__Work instructions__.
Reproduce the portion of the text on oil that begins with the words "Since the invention" and ends with "ensure its security.", without changing a single word.

__Text block__.
In order to accomplish that task, the US has the requirement to politically control Eurasian energy resources, in particular oil.

Since the invention of Large Independent Mobile Machines (LIMMs) such as cars, planes and tractors, they have incrementally begun to shape our lives in many ways. LIMMs enable us to do what we do, they make us have jobs, they make the water flow, and they make supermarkets full of food. To put it simply, LIMMs have become the main elements of international economic activities. “For a society in which LIMMs play a central role no other energy resource is efficient as oil. It is compact and easy to use, in its natural state it is located in highly concentrated reservoirs, and it can be transformed into a usable energy product rapidly, cheaply and safely.” 39 To put it simply, oil is the lifeblood of modern economies and the US relies on the international energy market to ensure its security.

__Supplied material__.
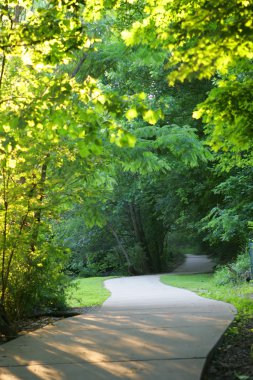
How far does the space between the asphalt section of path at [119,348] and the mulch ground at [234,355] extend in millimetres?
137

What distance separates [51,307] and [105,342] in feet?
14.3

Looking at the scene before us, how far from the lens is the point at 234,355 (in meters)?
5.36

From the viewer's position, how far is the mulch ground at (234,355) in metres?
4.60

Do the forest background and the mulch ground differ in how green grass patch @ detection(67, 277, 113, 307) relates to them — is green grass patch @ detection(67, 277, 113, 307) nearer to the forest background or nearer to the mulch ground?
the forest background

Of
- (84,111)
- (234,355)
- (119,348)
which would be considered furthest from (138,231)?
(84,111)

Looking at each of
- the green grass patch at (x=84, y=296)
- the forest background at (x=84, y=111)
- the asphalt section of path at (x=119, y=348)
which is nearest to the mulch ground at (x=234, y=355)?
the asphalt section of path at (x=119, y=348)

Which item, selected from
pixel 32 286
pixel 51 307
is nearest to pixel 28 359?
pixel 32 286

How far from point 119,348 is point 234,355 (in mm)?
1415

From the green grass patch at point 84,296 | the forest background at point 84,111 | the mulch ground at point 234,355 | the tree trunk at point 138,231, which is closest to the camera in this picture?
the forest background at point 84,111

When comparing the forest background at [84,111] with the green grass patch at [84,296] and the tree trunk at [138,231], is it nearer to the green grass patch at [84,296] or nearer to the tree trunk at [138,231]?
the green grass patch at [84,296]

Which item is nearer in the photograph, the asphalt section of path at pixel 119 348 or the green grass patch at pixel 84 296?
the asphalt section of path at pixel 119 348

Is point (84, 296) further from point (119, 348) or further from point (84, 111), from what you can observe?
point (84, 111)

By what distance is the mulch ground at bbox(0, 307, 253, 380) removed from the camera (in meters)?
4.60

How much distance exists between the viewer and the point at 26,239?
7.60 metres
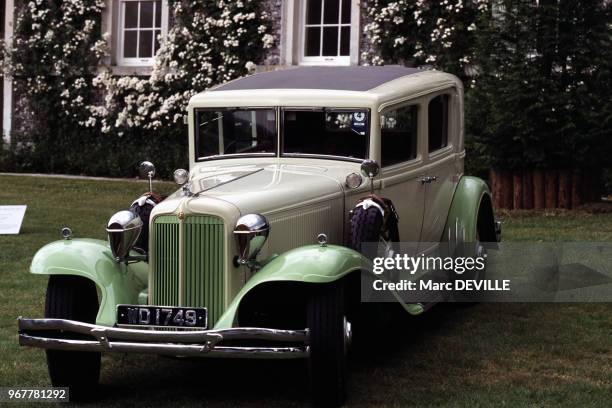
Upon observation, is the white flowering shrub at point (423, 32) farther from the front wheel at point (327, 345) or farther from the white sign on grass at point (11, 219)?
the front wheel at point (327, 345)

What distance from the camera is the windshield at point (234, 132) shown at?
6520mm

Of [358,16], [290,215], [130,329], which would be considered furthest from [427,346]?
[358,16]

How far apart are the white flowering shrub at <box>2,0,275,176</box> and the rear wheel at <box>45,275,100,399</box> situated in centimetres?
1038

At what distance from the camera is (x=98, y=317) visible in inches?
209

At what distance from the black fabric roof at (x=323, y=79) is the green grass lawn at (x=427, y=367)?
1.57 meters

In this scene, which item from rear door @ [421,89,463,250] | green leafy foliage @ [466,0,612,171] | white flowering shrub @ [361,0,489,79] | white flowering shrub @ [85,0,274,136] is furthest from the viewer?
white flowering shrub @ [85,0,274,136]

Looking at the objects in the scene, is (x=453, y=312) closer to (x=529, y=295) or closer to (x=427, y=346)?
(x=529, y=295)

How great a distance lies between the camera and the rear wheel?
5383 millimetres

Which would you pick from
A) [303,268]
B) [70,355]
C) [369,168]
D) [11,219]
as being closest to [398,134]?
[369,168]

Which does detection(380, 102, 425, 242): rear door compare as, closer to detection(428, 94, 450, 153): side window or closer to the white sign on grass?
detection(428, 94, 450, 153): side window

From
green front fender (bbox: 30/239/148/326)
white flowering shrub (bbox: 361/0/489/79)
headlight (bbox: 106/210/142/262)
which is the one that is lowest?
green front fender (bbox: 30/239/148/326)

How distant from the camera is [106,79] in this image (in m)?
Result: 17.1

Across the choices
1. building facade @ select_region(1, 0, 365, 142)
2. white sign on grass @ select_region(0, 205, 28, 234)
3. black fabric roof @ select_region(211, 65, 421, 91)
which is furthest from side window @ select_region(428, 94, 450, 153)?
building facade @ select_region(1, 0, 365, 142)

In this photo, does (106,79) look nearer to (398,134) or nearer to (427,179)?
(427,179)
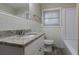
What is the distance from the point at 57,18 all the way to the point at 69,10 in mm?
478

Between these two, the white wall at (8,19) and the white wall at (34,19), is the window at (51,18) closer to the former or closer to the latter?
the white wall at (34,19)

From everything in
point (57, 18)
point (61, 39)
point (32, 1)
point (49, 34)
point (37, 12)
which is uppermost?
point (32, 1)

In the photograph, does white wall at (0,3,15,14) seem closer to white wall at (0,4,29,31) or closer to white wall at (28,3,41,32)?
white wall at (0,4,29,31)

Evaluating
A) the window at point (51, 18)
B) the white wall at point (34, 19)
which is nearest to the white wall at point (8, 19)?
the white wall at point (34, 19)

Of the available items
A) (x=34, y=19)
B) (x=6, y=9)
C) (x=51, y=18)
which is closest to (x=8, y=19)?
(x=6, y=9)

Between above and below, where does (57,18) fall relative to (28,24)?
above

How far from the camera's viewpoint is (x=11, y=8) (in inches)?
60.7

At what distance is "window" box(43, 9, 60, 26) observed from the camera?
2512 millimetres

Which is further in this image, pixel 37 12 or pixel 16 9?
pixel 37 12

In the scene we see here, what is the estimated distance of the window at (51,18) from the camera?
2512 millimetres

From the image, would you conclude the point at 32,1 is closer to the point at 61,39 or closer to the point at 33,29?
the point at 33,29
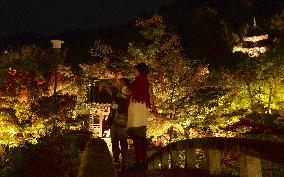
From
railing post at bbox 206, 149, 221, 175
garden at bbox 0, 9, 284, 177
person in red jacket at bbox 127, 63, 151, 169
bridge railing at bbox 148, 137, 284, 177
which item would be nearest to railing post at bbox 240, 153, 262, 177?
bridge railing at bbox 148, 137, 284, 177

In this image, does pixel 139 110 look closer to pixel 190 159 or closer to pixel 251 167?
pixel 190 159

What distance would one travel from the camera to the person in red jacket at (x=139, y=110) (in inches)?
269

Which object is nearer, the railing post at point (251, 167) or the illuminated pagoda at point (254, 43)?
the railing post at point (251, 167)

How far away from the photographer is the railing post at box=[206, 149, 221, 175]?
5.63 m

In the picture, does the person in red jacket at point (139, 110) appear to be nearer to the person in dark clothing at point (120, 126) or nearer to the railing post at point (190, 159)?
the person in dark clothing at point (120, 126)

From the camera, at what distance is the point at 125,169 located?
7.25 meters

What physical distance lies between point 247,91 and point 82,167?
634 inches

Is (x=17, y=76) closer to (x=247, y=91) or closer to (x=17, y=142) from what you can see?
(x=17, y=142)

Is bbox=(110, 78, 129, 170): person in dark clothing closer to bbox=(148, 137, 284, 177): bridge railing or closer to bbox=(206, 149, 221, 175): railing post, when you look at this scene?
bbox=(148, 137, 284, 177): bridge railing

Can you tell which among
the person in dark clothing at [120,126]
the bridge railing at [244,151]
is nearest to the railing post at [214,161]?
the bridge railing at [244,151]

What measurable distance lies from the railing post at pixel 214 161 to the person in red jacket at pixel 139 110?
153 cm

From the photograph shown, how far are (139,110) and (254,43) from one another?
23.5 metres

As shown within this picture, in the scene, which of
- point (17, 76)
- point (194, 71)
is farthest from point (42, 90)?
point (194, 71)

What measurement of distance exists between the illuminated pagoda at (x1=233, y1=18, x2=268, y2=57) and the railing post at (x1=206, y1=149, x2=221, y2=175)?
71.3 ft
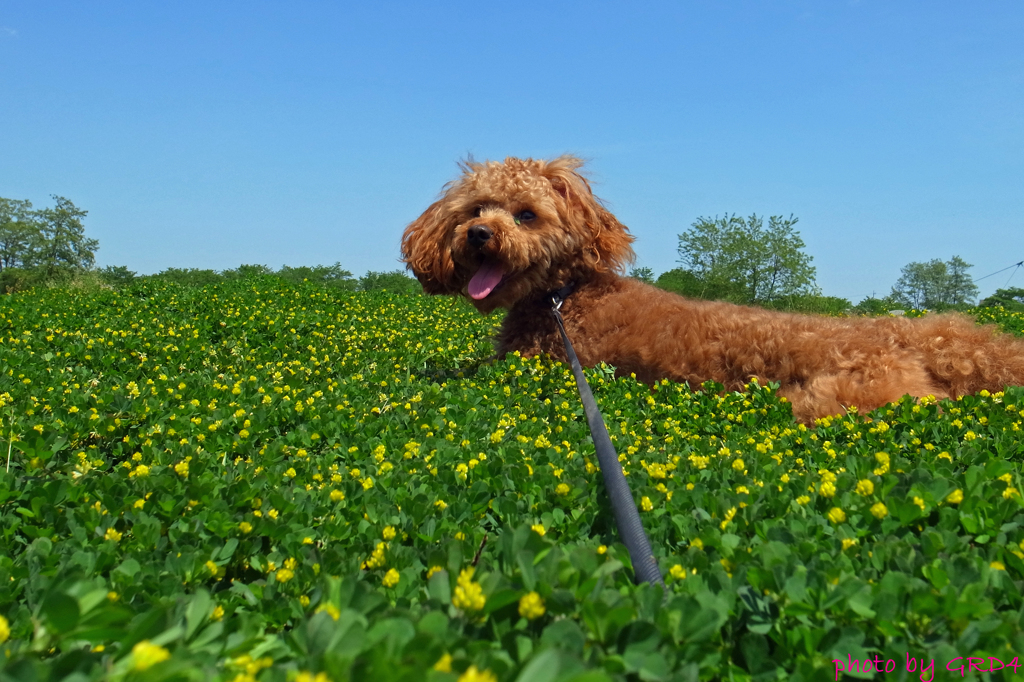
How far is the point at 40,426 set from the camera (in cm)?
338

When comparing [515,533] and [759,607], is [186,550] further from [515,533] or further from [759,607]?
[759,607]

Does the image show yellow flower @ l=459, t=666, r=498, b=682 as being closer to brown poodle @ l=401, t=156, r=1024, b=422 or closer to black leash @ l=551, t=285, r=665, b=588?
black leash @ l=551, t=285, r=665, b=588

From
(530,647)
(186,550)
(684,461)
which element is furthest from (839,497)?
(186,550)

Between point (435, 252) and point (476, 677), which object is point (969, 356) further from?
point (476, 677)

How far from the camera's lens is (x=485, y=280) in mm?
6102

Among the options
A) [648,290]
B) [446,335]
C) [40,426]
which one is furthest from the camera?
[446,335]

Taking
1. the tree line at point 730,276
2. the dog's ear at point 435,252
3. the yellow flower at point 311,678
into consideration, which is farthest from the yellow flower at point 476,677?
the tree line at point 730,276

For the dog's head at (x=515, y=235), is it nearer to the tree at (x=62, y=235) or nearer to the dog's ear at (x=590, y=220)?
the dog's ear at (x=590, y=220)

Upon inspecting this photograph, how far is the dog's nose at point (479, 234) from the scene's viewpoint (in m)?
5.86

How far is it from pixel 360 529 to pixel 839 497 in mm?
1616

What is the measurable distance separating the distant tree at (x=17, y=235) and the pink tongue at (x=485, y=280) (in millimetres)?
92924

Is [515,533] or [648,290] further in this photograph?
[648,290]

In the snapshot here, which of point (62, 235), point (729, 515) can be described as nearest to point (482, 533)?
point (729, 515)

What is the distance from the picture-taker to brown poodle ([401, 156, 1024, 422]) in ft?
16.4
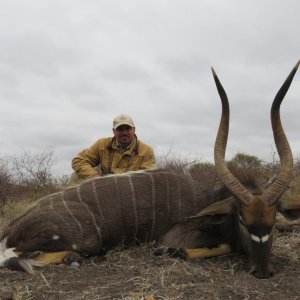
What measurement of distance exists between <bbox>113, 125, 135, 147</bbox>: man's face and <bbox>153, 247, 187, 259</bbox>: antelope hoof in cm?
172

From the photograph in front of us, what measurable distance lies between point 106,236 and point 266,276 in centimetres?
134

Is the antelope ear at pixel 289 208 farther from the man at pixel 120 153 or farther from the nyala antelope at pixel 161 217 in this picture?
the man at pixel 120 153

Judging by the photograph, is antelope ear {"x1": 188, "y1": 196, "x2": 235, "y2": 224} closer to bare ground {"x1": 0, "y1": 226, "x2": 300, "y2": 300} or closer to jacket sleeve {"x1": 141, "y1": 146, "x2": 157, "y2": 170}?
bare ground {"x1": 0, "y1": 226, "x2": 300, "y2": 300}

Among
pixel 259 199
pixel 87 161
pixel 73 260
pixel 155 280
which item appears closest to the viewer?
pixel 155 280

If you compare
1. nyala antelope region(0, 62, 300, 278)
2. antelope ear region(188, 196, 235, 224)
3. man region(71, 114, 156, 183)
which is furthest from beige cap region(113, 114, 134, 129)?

__Task output__.
Since the invention of Large Independent Mobile Machines (LIMMs) such as cars, planes and tractors, they have incrementally begun to shape our lives in many ways. LIMMs enable us to do what we do, they make us have jobs, they make the water flow, and they make supermarkets full of food. To put it simply, LIMMs have become the main elements of international economic activities. “For a society in which LIMMs play a central role no other energy resource is efficient as oil. It is compact and easy to use, in its natural state it is located in highly concentrated reservoirs, and it can be transformed into a usable energy product rapidly, cheaply and safely.” 39 To put it simply, oil is the lifeblood of modern economies and the US relies on the international energy market to ensure its security.